Abstract

Ferroelectric materials, such as lead zirconate titanate, lanthanum-doped lead zirconate titanate, lead manganese niobate, and BaTiO3, provide unique actuator and sensor capabilities for applications including nanopositioning, high-speed valves and fuel injectors, camera focusing and shutter mechanisms, ultrasonic devices for biomedical imaging and treatment, and energy harvesting devices. However, to achieve the full potential of the materials, it is necessary to develop and employ models that quantify the creep, rate-dependent hysteresis, and constitutive nonlinearities that are intrinsic to the materials due to their domain structure. The success of models requires that they be highly efficient to implement since real-time applications can require kilo hertz to mega hertz rates. The calibration of models for specific materials, devices, and applications requires efficient and robust parameter estimation algorithms. Finally, control designs can be facilitated by models that admit efficient and robust approximate inversion. The homogenized energy model is a multiscale, micromechanical framework that quantifies a range of hysteretic phenomena intrinsic to ferroelectric, ferromagnetic, and ferroelastic materials.

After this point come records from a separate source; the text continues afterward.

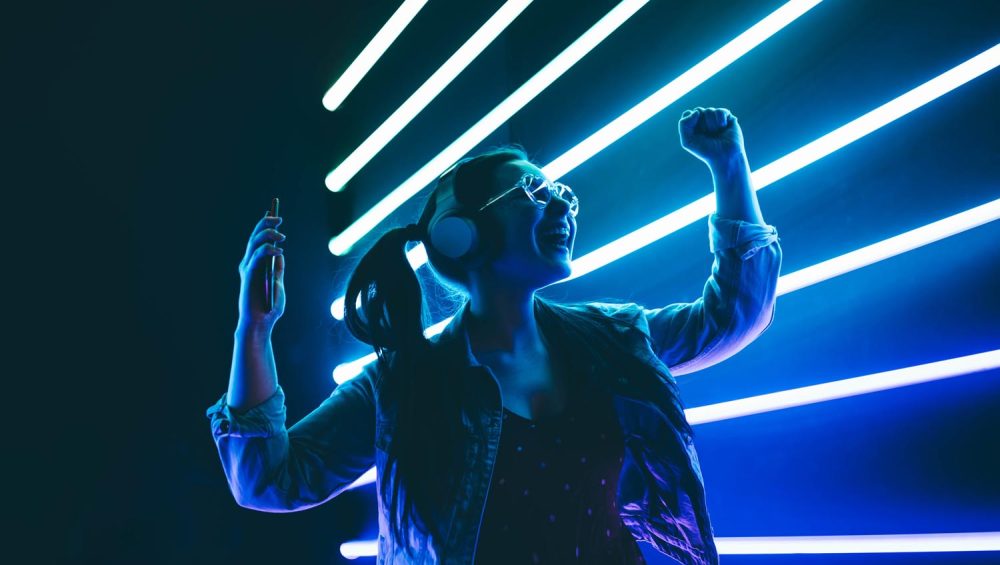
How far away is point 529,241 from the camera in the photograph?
1229 mm

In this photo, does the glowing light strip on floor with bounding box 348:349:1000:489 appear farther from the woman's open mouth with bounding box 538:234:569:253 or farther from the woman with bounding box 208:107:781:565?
the woman's open mouth with bounding box 538:234:569:253

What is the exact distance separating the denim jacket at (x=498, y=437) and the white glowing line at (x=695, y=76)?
38cm

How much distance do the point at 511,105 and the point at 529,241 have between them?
2.50ft

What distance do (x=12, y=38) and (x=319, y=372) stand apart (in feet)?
5.68

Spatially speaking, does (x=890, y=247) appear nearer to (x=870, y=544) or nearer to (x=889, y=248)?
(x=889, y=248)

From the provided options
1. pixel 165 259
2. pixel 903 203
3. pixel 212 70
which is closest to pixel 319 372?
pixel 165 259

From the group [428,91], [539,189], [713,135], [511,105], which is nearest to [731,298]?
[713,135]

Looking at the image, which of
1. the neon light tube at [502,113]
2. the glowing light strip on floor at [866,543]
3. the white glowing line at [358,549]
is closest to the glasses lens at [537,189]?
the neon light tube at [502,113]

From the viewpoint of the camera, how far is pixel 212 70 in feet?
8.04

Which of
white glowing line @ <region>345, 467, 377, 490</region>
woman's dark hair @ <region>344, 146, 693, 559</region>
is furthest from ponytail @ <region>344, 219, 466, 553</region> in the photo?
white glowing line @ <region>345, 467, 377, 490</region>

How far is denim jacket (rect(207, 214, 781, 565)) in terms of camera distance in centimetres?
108

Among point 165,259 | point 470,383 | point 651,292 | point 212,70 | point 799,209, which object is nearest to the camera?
point 470,383

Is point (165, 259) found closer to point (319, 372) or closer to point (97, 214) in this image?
point (97, 214)

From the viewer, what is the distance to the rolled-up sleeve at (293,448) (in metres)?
1.07
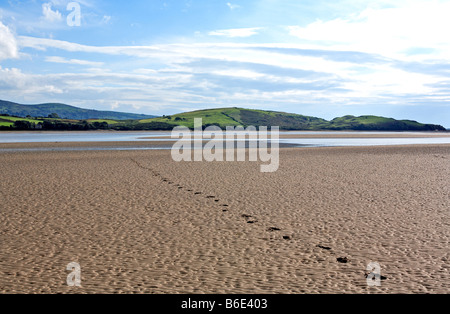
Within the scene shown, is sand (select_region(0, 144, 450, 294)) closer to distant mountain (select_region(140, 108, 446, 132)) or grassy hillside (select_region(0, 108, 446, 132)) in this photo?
grassy hillside (select_region(0, 108, 446, 132))

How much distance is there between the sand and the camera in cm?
755

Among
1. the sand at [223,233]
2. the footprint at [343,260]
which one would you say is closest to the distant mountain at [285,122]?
the sand at [223,233]

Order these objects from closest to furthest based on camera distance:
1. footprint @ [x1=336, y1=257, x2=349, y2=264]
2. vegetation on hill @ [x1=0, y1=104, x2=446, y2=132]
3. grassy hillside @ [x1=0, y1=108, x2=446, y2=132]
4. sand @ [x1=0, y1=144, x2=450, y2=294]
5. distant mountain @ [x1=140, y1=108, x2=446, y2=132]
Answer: sand @ [x1=0, y1=144, x2=450, y2=294] < footprint @ [x1=336, y1=257, x2=349, y2=264] < vegetation on hill @ [x1=0, y1=104, x2=446, y2=132] < grassy hillside @ [x1=0, y1=108, x2=446, y2=132] < distant mountain @ [x1=140, y1=108, x2=446, y2=132]

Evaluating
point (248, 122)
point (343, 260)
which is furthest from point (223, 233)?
point (248, 122)

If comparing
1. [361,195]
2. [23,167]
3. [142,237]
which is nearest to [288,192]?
[361,195]

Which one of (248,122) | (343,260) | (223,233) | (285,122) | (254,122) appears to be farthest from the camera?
(285,122)

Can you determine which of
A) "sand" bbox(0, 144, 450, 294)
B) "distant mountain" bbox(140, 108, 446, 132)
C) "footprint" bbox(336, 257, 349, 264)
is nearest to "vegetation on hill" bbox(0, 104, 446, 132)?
"distant mountain" bbox(140, 108, 446, 132)

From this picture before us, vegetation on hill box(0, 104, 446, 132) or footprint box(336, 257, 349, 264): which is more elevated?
vegetation on hill box(0, 104, 446, 132)

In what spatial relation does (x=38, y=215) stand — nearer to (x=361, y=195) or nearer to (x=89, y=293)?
(x=89, y=293)

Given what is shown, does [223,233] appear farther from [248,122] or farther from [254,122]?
[254,122]

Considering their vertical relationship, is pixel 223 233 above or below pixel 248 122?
below

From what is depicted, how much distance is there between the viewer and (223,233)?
35.8 feet

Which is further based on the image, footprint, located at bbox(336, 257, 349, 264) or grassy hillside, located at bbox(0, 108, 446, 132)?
grassy hillside, located at bbox(0, 108, 446, 132)

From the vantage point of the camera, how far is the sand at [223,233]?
24.8 ft
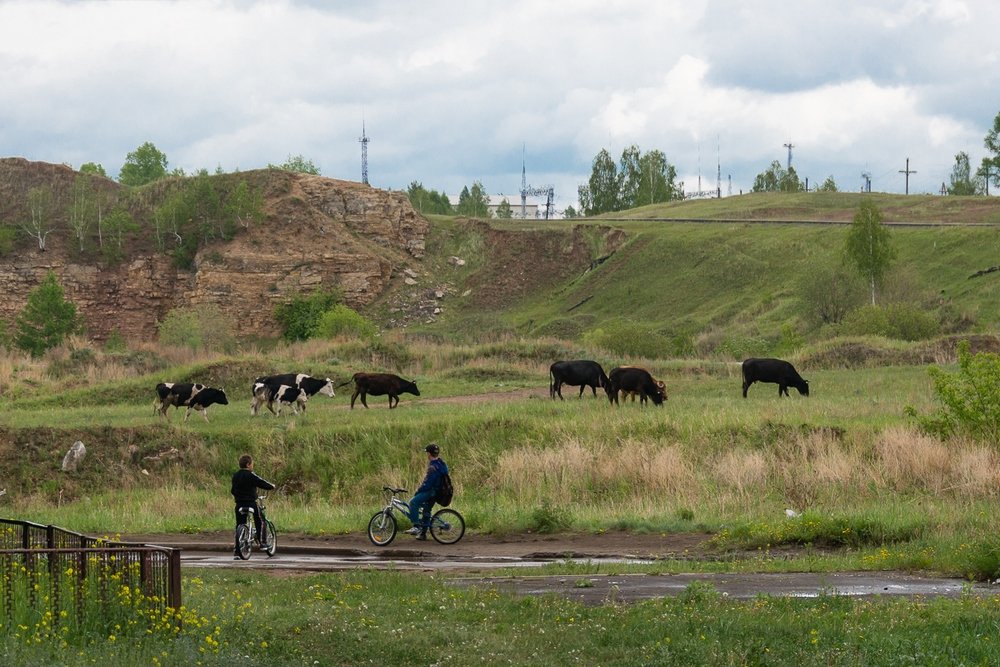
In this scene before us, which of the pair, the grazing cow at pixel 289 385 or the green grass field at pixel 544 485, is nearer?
the green grass field at pixel 544 485

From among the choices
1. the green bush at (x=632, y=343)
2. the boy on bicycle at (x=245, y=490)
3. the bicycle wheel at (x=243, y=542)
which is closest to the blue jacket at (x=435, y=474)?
the boy on bicycle at (x=245, y=490)

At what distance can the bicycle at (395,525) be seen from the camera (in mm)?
22312

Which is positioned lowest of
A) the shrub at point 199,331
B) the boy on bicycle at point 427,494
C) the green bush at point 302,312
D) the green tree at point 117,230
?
the boy on bicycle at point 427,494

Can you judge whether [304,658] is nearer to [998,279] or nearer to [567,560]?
[567,560]

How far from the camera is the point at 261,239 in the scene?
4129 inches

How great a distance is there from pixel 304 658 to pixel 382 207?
334 ft

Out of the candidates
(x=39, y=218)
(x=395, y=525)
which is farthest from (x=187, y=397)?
(x=39, y=218)

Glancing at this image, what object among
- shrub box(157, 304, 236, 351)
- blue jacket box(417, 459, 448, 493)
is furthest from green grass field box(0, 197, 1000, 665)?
shrub box(157, 304, 236, 351)

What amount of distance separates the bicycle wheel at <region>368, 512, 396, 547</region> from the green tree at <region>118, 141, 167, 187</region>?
5757 inches

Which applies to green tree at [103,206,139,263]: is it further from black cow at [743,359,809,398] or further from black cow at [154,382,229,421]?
black cow at [743,359,809,398]

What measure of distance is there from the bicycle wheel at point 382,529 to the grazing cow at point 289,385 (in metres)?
16.5

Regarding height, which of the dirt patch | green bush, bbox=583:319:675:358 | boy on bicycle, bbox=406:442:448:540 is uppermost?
green bush, bbox=583:319:675:358

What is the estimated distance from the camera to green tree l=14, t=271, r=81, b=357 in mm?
77125

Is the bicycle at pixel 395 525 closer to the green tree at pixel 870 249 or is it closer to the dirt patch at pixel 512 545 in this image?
the dirt patch at pixel 512 545
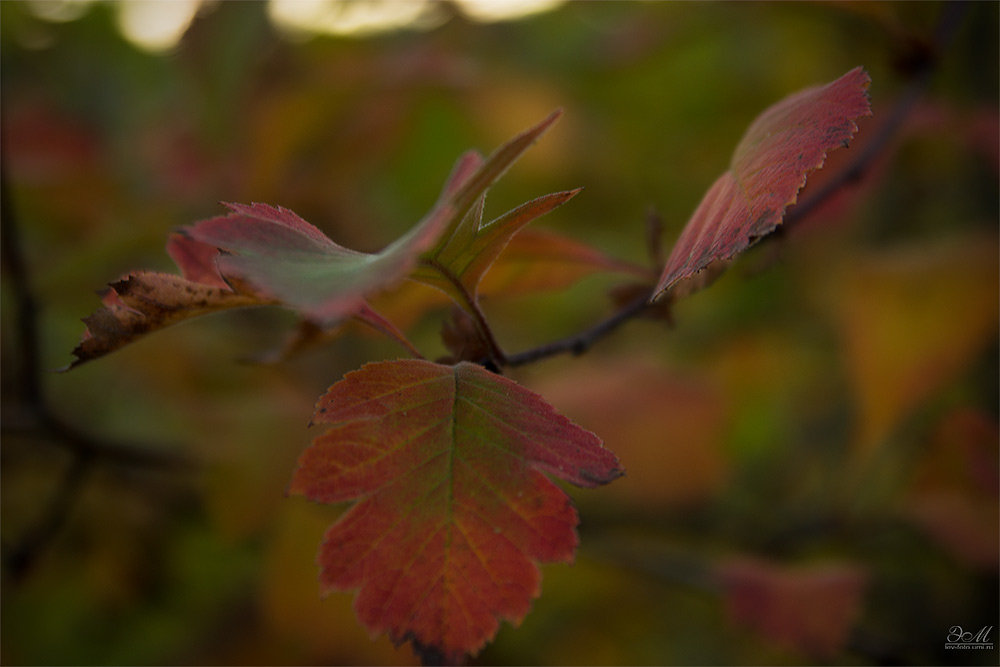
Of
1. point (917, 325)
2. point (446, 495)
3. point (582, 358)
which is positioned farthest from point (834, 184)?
point (582, 358)

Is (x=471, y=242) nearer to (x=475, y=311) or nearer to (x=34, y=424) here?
(x=475, y=311)

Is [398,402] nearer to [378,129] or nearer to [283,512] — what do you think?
[283,512]

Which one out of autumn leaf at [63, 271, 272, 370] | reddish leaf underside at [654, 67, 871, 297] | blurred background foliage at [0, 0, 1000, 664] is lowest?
blurred background foliage at [0, 0, 1000, 664]

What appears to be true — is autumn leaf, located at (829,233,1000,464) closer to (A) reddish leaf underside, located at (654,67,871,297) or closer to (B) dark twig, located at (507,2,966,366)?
(B) dark twig, located at (507,2,966,366)

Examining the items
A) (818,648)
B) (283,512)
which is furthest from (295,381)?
(818,648)

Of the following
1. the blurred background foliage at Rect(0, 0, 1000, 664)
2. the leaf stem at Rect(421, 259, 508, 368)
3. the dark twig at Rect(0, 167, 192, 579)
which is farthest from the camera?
the blurred background foliage at Rect(0, 0, 1000, 664)

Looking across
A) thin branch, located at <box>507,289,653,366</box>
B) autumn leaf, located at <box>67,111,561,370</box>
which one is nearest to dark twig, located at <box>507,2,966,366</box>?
thin branch, located at <box>507,289,653,366</box>

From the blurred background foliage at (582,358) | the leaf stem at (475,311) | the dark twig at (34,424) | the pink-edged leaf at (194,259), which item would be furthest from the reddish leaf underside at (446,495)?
the dark twig at (34,424)
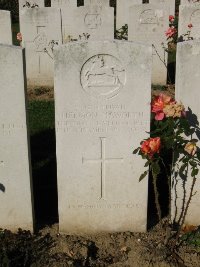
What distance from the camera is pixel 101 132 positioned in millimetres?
4062

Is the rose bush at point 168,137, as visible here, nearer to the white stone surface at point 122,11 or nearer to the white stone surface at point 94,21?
the white stone surface at point 94,21

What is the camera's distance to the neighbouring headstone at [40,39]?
8.89 metres

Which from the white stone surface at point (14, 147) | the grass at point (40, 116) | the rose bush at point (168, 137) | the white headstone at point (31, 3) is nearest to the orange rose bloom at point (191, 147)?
the rose bush at point (168, 137)

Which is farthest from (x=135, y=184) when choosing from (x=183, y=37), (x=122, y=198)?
(x=183, y=37)

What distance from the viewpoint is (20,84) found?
12.7 feet

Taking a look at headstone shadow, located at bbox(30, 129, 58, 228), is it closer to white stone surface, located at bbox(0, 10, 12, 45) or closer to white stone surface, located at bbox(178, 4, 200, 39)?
white stone surface, located at bbox(0, 10, 12, 45)

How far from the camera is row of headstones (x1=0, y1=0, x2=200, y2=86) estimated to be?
29.5 ft

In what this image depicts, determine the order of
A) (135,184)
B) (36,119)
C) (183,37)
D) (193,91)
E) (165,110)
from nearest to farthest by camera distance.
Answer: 1. (165,110)
2. (193,91)
3. (135,184)
4. (36,119)
5. (183,37)

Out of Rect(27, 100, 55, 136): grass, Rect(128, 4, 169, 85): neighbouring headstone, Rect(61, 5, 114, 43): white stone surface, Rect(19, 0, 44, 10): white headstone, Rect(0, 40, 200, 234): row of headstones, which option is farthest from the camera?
Rect(19, 0, 44, 10): white headstone

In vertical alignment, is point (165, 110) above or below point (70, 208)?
above

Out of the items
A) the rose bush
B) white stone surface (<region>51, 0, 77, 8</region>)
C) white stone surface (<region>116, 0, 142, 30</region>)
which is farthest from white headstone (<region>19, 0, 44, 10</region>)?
the rose bush

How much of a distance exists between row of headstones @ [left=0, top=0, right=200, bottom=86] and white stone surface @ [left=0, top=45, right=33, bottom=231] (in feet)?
17.3

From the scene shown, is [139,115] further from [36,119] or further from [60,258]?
[36,119]

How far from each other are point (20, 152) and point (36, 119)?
3.21 m
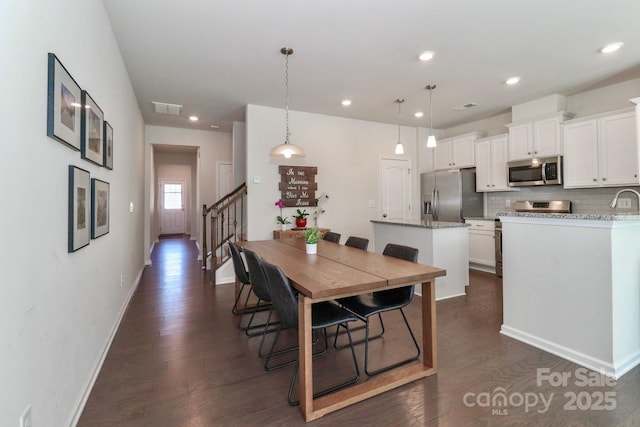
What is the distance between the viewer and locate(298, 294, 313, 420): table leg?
68.1 inches

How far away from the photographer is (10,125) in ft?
3.59

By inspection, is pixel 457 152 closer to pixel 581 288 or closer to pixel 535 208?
pixel 535 208

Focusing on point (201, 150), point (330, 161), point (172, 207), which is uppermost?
point (201, 150)

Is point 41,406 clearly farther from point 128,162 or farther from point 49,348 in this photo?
point 128,162

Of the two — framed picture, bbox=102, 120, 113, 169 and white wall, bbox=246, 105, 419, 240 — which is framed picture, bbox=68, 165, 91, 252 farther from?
white wall, bbox=246, 105, 419, 240

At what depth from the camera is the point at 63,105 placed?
5.09 feet

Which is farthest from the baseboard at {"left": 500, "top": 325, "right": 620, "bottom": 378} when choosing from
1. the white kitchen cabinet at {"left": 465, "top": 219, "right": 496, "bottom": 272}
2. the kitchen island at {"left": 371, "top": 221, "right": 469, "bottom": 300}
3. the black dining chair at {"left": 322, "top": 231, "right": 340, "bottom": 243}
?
the white kitchen cabinet at {"left": 465, "top": 219, "right": 496, "bottom": 272}

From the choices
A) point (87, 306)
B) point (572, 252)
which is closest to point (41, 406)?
point (87, 306)

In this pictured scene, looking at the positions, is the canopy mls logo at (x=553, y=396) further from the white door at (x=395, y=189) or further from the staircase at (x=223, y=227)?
the white door at (x=395, y=189)

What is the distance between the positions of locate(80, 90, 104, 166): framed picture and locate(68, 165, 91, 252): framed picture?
6.1 inches

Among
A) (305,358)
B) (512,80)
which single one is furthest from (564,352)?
(512,80)

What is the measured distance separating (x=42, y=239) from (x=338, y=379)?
6.15ft

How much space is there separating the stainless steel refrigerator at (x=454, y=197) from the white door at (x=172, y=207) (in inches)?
340

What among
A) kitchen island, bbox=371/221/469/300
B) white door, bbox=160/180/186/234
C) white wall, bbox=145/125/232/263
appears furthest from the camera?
white door, bbox=160/180/186/234
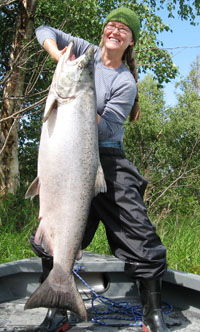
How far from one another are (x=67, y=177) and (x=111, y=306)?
64.8 inches

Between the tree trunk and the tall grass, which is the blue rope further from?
the tree trunk

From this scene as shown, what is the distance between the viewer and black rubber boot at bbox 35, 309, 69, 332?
2.87 meters

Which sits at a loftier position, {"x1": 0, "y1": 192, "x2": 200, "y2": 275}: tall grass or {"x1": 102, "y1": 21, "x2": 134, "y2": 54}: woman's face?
{"x1": 102, "y1": 21, "x2": 134, "y2": 54}: woman's face

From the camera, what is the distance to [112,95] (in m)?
2.88

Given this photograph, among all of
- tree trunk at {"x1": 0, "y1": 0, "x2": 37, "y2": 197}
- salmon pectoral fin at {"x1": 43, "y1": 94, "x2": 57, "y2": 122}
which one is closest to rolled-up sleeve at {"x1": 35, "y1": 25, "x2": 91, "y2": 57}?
salmon pectoral fin at {"x1": 43, "y1": 94, "x2": 57, "y2": 122}

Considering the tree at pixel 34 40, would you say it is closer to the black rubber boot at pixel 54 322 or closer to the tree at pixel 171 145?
the tree at pixel 171 145

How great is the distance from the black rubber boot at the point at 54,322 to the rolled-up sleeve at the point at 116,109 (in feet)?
4.21

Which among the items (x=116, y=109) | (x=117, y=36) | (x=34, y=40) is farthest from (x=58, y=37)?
(x=34, y=40)

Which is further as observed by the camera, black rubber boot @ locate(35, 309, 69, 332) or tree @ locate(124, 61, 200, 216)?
tree @ locate(124, 61, 200, 216)

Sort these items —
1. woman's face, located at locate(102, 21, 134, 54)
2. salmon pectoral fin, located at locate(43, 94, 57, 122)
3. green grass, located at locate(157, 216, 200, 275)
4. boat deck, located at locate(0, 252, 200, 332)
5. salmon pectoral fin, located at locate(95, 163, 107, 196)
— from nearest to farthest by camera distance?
salmon pectoral fin, located at locate(43, 94, 57, 122) → salmon pectoral fin, located at locate(95, 163, 107, 196) → woman's face, located at locate(102, 21, 134, 54) → boat deck, located at locate(0, 252, 200, 332) → green grass, located at locate(157, 216, 200, 275)

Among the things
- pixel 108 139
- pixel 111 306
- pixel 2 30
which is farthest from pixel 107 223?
pixel 2 30

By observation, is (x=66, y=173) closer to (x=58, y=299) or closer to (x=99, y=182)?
(x=99, y=182)

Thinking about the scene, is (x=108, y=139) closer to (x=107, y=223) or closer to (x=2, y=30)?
(x=107, y=223)

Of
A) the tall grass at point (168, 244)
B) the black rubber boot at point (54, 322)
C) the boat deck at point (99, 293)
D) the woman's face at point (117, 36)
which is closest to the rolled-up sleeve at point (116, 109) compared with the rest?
the woman's face at point (117, 36)
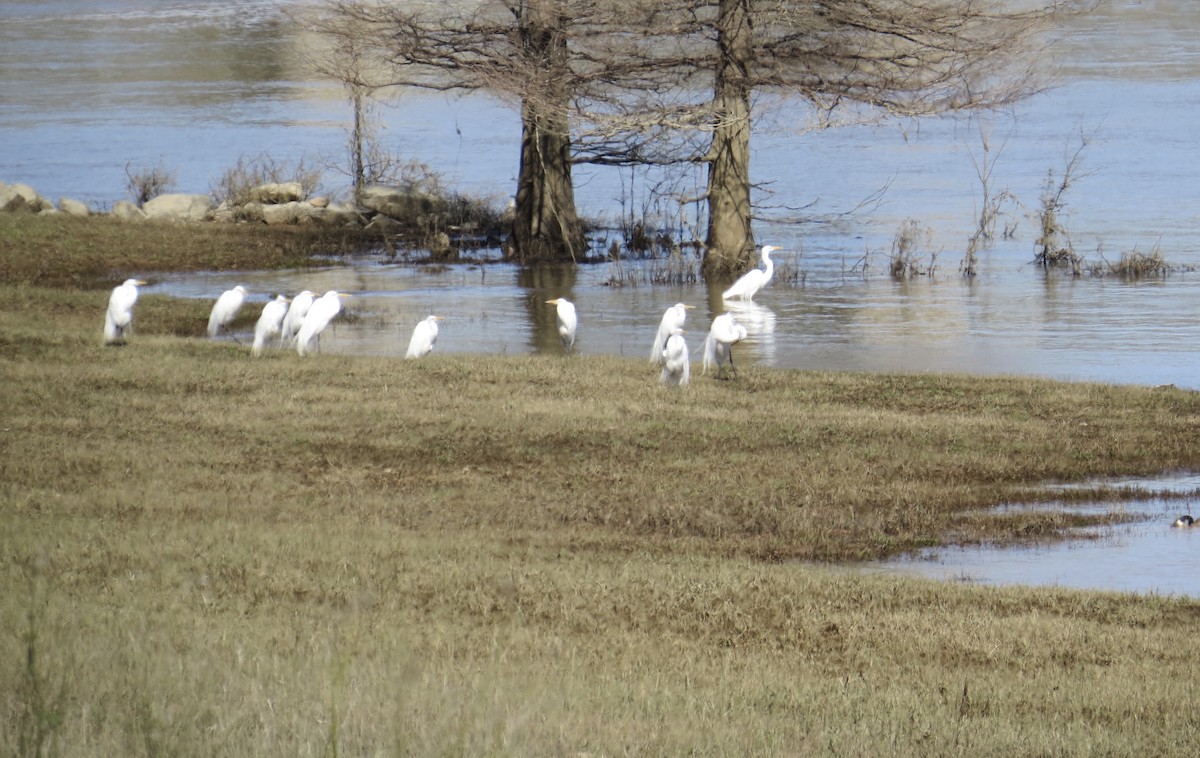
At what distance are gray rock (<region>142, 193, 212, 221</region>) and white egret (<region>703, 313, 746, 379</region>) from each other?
21.4 metres

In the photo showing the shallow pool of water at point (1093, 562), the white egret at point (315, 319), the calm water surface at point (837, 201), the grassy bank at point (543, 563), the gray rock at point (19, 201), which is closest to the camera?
the grassy bank at point (543, 563)

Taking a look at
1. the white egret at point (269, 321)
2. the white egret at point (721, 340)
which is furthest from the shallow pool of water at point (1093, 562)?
the white egret at point (269, 321)

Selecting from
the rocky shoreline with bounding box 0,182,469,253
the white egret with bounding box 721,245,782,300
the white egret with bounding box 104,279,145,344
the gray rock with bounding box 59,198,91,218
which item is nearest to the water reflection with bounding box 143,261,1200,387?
the white egret with bounding box 721,245,782,300

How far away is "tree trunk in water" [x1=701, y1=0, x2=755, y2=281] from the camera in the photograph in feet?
86.4

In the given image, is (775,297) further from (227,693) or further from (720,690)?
(227,693)

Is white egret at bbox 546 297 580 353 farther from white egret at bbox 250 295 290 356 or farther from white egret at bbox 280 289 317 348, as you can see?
white egret at bbox 250 295 290 356

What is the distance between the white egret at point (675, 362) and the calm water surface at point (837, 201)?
11.9 feet

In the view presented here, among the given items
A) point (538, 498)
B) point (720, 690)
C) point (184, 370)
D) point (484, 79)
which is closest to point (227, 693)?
point (720, 690)

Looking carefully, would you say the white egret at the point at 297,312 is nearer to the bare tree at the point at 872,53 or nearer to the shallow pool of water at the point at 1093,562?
the bare tree at the point at 872,53

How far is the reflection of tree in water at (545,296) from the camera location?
21953mm

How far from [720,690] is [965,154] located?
4286cm

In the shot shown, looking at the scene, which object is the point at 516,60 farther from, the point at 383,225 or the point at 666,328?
the point at 666,328

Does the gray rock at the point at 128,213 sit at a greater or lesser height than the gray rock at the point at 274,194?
lesser

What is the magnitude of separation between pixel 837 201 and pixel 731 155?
11595 millimetres
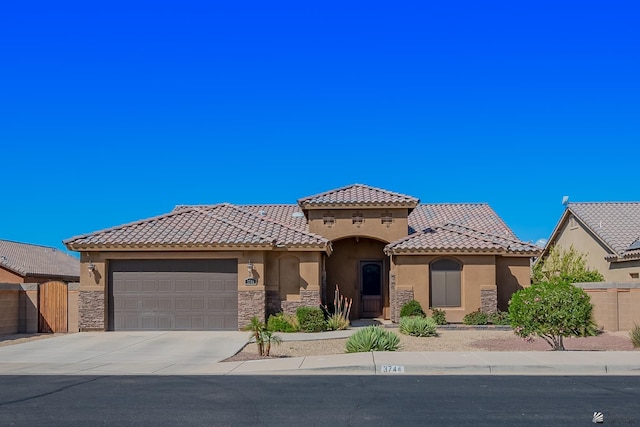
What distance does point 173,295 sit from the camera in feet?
79.0

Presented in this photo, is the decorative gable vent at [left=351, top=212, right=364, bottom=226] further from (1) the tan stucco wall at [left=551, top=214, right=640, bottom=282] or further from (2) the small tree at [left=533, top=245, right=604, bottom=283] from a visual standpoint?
(1) the tan stucco wall at [left=551, top=214, right=640, bottom=282]

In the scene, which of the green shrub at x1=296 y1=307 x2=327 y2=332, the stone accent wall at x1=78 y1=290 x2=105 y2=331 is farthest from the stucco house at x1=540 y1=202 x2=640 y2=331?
the stone accent wall at x1=78 y1=290 x2=105 y2=331

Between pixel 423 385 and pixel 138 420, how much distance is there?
515 cm

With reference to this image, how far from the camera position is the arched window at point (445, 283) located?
26297mm

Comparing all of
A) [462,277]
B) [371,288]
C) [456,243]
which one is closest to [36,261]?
[371,288]

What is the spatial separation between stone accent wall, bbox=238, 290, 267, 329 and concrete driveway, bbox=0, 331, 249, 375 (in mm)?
989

In this article, we present highly efficient implementation and parameter estimation algorithms for the ferroelectric model. This includes techniques to construct analytic Jacobians and data-driven algorithms to determine initial parameter estimates to facilitate subsequent optimization. The efficiency of these algorithms facilitates material and device characterization and provides the basis for constructing efficient and robust inverse algorithms for model-based control design. The model implementation, calibration, and validation are illustrated using rate-dependent lead zirconate titanate data and single-crystal BaTiO3 data.